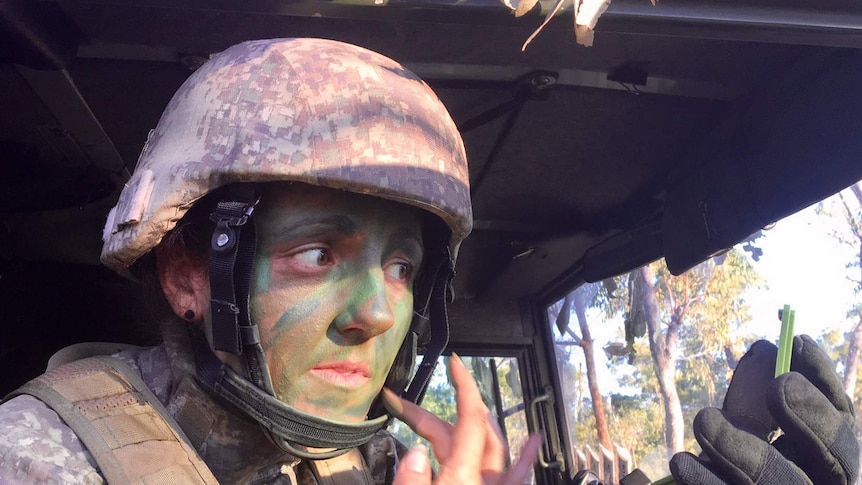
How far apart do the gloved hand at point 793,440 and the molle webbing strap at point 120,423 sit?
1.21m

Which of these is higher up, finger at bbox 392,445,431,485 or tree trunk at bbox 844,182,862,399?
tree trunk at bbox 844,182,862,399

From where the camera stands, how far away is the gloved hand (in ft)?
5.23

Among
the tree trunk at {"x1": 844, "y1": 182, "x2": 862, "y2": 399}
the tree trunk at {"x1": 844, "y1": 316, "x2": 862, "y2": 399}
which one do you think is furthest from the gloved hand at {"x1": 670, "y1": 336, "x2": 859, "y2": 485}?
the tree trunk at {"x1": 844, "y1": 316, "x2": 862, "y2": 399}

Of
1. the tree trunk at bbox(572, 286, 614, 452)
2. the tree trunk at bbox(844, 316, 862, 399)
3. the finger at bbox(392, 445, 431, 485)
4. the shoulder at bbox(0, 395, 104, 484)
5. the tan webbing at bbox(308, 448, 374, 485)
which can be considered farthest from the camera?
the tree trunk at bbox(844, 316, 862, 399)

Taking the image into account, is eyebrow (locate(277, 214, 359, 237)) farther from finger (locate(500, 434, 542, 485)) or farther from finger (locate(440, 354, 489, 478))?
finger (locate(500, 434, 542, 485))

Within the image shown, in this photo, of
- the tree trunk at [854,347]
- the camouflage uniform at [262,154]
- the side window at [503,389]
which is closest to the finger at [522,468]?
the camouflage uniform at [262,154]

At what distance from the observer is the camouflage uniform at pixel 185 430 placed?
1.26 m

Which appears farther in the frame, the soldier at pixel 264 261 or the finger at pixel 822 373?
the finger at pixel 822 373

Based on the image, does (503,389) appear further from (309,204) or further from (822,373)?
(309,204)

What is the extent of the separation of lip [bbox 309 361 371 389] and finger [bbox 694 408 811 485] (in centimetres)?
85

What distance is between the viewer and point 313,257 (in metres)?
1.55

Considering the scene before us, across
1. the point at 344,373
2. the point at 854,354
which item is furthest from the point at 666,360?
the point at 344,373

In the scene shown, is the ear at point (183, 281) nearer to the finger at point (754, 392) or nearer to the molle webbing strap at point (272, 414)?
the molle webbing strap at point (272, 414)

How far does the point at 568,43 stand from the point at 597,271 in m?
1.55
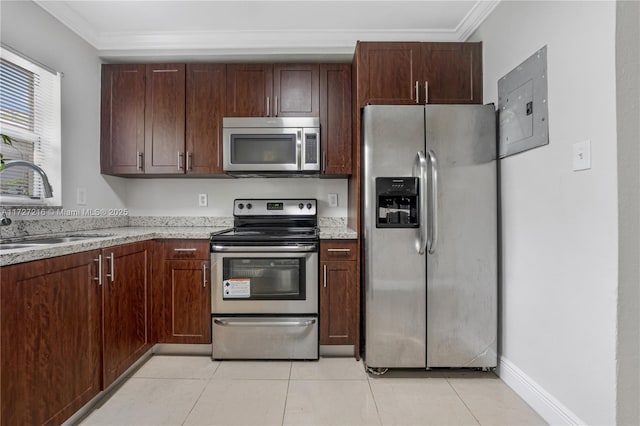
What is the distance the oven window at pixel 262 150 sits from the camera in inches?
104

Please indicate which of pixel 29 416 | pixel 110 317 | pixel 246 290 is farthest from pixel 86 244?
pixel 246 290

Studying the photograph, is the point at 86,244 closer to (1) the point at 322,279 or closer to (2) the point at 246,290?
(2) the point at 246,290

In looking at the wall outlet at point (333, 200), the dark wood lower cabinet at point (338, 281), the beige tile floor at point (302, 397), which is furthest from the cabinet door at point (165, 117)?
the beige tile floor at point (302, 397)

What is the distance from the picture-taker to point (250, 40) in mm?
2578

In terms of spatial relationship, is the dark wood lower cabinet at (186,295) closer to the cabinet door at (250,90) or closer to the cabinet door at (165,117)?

▶ **What this task involves**
Reproduce all of the rows above word for word, and leave out the pictures.

▶ **Right answer**
How far apart do the gloved hand at point 793,440 and the molle webbing strap at point 120,423 sit?
1.21m

Which of these is higher up, finger at bbox 392,445,431,485 or tree trunk at bbox 844,182,862,399?
tree trunk at bbox 844,182,862,399

From where the camera stands, how far away is the gloved hand (in ft)?
5.23

Among
the tree trunk at {"x1": 844, "y1": 182, "x2": 862, "y2": 399}
the tree trunk at {"x1": 844, "y1": 316, "x2": 862, "y2": 399}
which one do you think is furthest from the gloved hand at {"x1": 670, "y1": 336, "x2": 859, "y2": 485}?
the tree trunk at {"x1": 844, "y1": 316, "x2": 862, "y2": 399}

Of
1. the tree trunk at bbox(572, 286, 614, 452)
2. the tree trunk at bbox(844, 316, 862, 399)
3. the finger at bbox(392, 445, 431, 485)
4. the shoulder at bbox(0, 395, 104, 484)
5. the tan webbing at bbox(308, 448, 374, 485)
which can be considered farthest from the camera?
the tree trunk at bbox(844, 316, 862, 399)

Taking the image into account, is eyebrow (locate(277, 214, 359, 237)) farther from finger (locate(500, 434, 542, 485)) or farther from finger (locate(440, 354, 489, 478))?
finger (locate(500, 434, 542, 485))

Within the image shown, in this photo, of
- the tree trunk at [854,347]
- the camouflage uniform at [262,154]
- the side window at [503,389]
which is closest to the finger at [522,468]?
the camouflage uniform at [262,154]

At what distance from the observer is the camouflage uniform at pixel 185 430 placed?
1.26 m

Which appears farther in the frame, the soldier at pixel 264 261 or the finger at pixel 822 373?
the finger at pixel 822 373

Based on the image, does (503,389) appear further from (309,204) or further from (822,373)?
(309,204)

What is the extent of the separation of lip [bbox 309 361 371 389] and finger [bbox 694 408 811 485] (in centimetres)?
85

What distance is between the viewer and point 313,257 (in metres)?
1.55

Considering the scene before us, across
1. the point at 344,373
2. the point at 854,354
which item is furthest from the point at 666,360?
the point at 344,373

In the scene shown, is the ear at point (183, 281) nearer to the finger at point (754, 392) or nearer to the molle webbing strap at point (272, 414)?
the molle webbing strap at point (272, 414)

How far does the point at 568,43 stand from the point at 597,271 in m?
1.55
What is the distance the oven window at pixel 262 150 sits from the camera in inches?
104

Please indicate which of pixel 29 416 | pixel 110 317 | pixel 246 290 is farthest from pixel 86 244?
pixel 246 290

Studying the photograph, is the point at 86,244 closer to (1) the point at 322,279 or closer to (2) the point at 246,290?
(2) the point at 246,290

In looking at the wall outlet at point (333, 200), the dark wood lower cabinet at point (338, 281), the beige tile floor at point (302, 397), which is furthest from the cabinet door at point (165, 117)?
the beige tile floor at point (302, 397)

What is the distance from the picture-taker to point (250, 40) in mm?
2578

In terms of spatial relationship, is the dark wood lower cabinet at (186,295) closer to the cabinet door at (250,90) or closer to the cabinet door at (165,117)?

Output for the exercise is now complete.